[start]

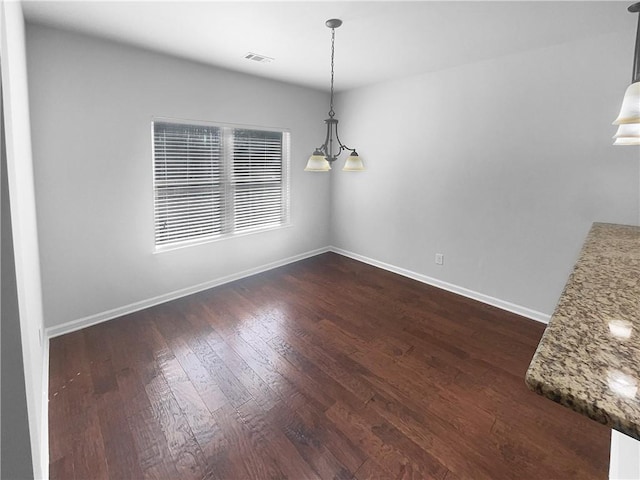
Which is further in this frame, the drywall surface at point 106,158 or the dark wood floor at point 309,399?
the drywall surface at point 106,158

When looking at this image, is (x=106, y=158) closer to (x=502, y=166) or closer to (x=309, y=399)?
(x=309, y=399)

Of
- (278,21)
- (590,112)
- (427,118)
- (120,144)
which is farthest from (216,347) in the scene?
(590,112)

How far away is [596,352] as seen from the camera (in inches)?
28.3

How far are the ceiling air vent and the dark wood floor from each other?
8.65 feet

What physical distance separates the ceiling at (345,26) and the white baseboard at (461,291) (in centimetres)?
246

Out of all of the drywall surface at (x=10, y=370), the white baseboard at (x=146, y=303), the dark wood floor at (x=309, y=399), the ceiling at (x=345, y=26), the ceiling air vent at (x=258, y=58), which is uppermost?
the ceiling air vent at (x=258, y=58)

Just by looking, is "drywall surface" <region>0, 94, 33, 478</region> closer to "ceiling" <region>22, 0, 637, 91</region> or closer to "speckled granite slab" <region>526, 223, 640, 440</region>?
"speckled granite slab" <region>526, 223, 640, 440</region>

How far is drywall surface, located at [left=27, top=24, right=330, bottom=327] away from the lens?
266 cm

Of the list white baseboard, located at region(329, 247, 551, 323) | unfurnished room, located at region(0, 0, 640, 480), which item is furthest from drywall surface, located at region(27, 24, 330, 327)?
white baseboard, located at region(329, 247, 551, 323)

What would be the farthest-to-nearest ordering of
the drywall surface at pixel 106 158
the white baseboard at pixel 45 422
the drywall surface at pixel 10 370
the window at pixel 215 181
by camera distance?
the window at pixel 215 181, the drywall surface at pixel 106 158, the white baseboard at pixel 45 422, the drywall surface at pixel 10 370

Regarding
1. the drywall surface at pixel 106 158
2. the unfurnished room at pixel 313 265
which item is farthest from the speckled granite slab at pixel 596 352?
the drywall surface at pixel 106 158

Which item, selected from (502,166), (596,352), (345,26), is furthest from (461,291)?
(596,352)

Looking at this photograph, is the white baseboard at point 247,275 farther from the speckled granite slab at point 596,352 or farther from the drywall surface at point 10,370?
the speckled granite slab at point 596,352

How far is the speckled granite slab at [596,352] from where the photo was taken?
1.88 ft
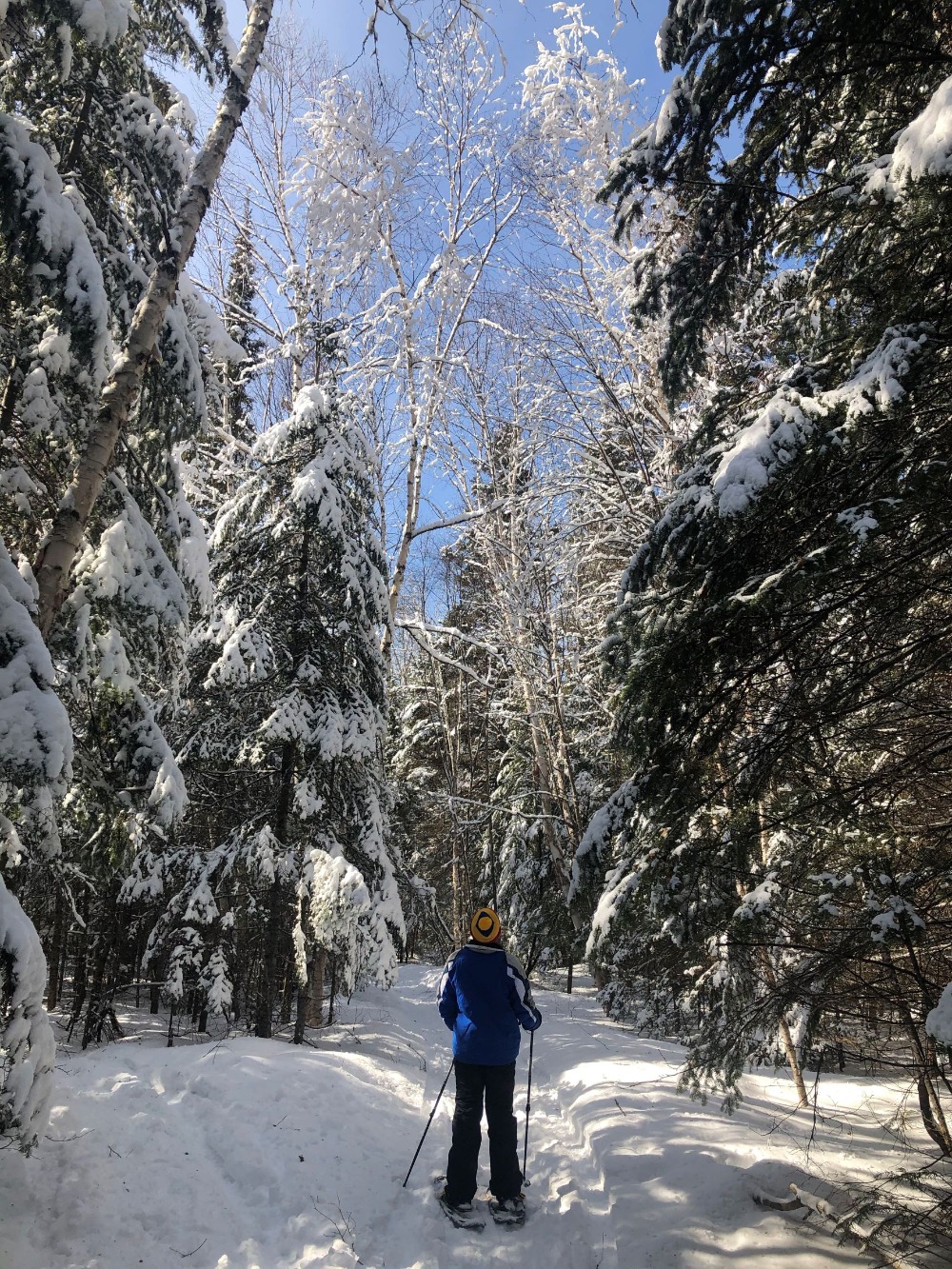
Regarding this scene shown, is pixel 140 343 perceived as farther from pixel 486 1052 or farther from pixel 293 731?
pixel 486 1052

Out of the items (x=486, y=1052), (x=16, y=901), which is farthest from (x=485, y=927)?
(x=16, y=901)

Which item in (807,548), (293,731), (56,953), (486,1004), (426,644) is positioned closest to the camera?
(807,548)

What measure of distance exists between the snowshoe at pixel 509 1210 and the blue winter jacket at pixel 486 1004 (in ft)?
2.42

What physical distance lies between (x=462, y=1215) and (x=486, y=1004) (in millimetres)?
1156

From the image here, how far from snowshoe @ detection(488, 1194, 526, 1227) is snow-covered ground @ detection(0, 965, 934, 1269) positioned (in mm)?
58

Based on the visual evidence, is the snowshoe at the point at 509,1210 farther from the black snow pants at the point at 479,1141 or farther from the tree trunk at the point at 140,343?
the tree trunk at the point at 140,343

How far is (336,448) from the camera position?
345 inches

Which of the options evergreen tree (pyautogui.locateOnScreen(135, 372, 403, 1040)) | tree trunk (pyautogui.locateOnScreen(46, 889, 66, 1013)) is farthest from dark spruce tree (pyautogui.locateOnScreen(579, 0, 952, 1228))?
tree trunk (pyautogui.locateOnScreen(46, 889, 66, 1013))

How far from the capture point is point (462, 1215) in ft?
13.9

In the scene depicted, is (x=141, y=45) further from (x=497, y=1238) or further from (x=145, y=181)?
(x=497, y=1238)

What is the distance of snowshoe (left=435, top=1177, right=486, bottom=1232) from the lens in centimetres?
Answer: 413

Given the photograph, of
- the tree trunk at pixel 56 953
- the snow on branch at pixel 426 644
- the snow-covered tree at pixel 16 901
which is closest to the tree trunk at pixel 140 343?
the snow-covered tree at pixel 16 901

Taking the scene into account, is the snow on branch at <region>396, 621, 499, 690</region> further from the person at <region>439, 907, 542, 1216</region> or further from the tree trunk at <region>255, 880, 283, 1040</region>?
the person at <region>439, 907, 542, 1216</region>

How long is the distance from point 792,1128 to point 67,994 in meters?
17.2
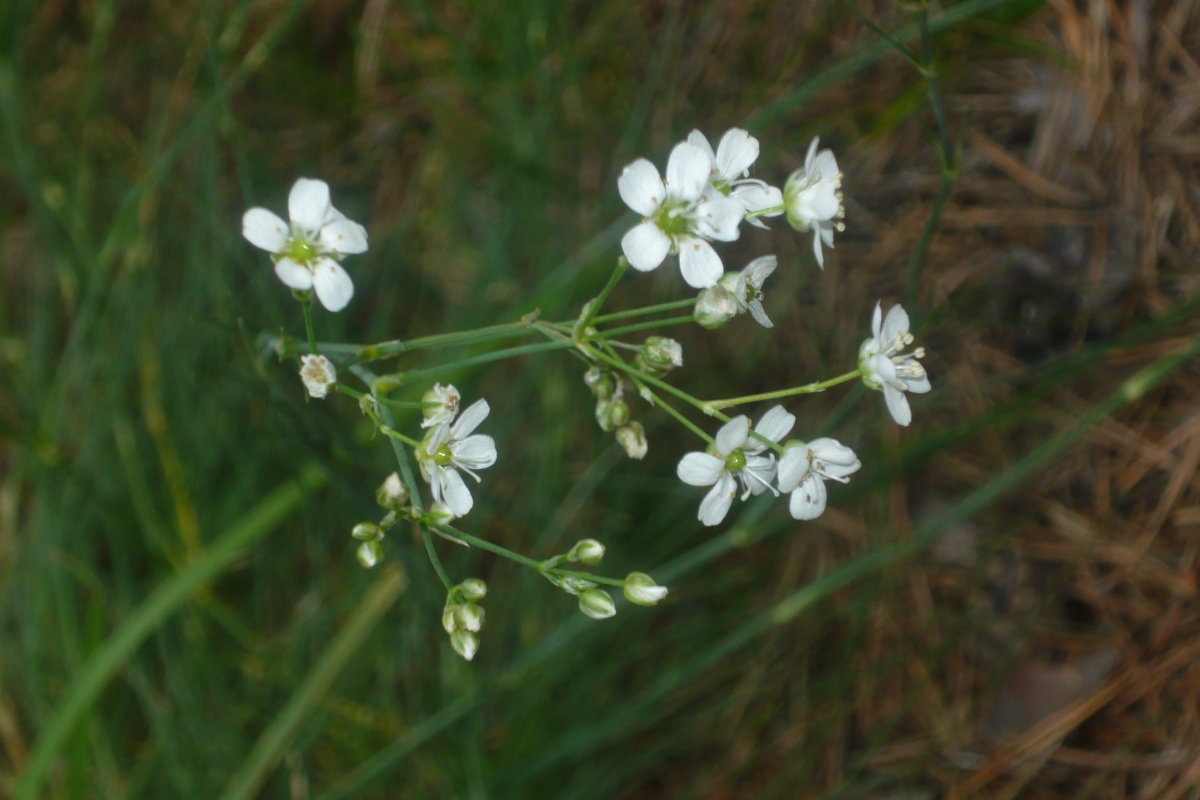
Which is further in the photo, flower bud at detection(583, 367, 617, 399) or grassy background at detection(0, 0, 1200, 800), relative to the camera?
grassy background at detection(0, 0, 1200, 800)

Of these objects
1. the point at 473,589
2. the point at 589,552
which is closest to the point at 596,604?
the point at 589,552

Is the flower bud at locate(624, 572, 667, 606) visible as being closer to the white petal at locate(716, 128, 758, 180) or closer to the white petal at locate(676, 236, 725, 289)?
the white petal at locate(676, 236, 725, 289)

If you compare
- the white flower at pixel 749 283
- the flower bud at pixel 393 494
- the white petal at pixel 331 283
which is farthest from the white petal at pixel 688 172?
the flower bud at pixel 393 494

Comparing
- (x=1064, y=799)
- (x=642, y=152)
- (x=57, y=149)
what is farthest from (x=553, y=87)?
(x=1064, y=799)

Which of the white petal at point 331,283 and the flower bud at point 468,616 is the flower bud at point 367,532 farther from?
the white petal at point 331,283

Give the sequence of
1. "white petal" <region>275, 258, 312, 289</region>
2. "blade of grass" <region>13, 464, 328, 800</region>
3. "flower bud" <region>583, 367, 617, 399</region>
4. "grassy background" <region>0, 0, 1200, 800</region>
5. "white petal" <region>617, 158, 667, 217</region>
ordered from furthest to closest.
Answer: "grassy background" <region>0, 0, 1200, 800</region> → "blade of grass" <region>13, 464, 328, 800</region> → "flower bud" <region>583, 367, 617, 399</region> → "white petal" <region>617, 158, 667, 217</region> → "white petal" <region>275, 258, 312, 289</region>

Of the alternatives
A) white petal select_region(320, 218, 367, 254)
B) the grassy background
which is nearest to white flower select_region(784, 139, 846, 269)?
white petal select_region(320, 218, 367, 254)
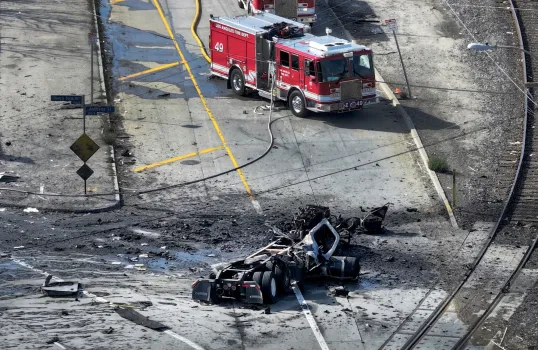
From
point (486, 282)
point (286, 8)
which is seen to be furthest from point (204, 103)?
point (486, 282)

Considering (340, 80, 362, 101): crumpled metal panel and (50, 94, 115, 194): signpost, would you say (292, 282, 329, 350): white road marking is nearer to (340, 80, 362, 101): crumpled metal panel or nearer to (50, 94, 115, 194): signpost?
(50, 94, 115, 194): signpost

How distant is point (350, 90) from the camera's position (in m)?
34.8

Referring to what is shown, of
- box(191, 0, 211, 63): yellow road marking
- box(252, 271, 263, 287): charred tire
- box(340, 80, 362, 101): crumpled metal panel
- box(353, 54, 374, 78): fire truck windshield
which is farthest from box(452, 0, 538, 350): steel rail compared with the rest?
box(191, 0, 211, 63): yellow road marking

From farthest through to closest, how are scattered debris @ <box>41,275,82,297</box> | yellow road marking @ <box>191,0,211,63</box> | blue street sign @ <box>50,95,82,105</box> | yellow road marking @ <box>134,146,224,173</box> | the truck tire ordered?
yellow road marking @ <box>191,0,211,63</box> < the truck tire < yellow road marking @ <box>134,146,224,173</box> < blue street sign @ <box>50,95,82,105</box> < scattered debris @ <box>41,275,82,297</box>

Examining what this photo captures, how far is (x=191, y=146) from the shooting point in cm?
3369

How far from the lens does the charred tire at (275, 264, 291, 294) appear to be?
74.7 ft

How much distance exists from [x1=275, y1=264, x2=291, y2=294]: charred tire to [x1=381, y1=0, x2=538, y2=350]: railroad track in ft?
8.69

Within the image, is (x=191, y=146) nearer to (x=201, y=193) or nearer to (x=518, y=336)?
(x=201, y=193)

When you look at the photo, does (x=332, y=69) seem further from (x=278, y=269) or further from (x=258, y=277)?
(x=258, y=277)

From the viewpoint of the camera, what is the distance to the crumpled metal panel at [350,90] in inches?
1366

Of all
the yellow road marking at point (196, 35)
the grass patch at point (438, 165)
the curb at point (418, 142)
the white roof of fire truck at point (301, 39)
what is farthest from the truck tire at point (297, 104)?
the yellow road marking at point (196, 35)

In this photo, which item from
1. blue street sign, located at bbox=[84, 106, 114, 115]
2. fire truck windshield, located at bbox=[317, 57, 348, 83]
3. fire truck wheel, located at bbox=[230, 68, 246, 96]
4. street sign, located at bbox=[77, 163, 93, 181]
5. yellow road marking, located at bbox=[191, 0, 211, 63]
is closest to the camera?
street sign, located at bbox=[77, 163, 93, 181]

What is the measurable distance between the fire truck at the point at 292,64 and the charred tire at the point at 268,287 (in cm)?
1302

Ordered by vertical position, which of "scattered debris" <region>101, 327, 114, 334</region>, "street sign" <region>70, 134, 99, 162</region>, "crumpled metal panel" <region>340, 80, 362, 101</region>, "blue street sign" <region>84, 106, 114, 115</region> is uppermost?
"blue street sign" <region>84, 106, 114, 115</region>
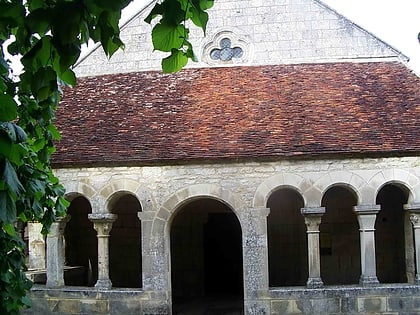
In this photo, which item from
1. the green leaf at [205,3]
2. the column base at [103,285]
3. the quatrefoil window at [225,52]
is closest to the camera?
the green leaf at [205,3]

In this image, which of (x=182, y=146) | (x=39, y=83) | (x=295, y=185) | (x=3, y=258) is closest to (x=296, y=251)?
(x=295, y=185)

[end]

• _Task directions_: Please rewrite the part that opens with the line containing "What would be" and closes with the line containing "the window at pixel 215 181, the", swapping "camera distance" for "distance from the camera" and leaving everything else the same.

• _Expected answer_:
What would be the farthest-to-nearest ordering of
the drywall surface at pixel 106 158
the white baseboard at pixel 45 422
the drywall surface at pixel 10 370
the window at pixel 215 181
by distance from the camera?
the window at pixel 215 181, the drywall surface at pixel 106 158, the white baseboard at pixel 45 422, the drywall surface at pixel 10 370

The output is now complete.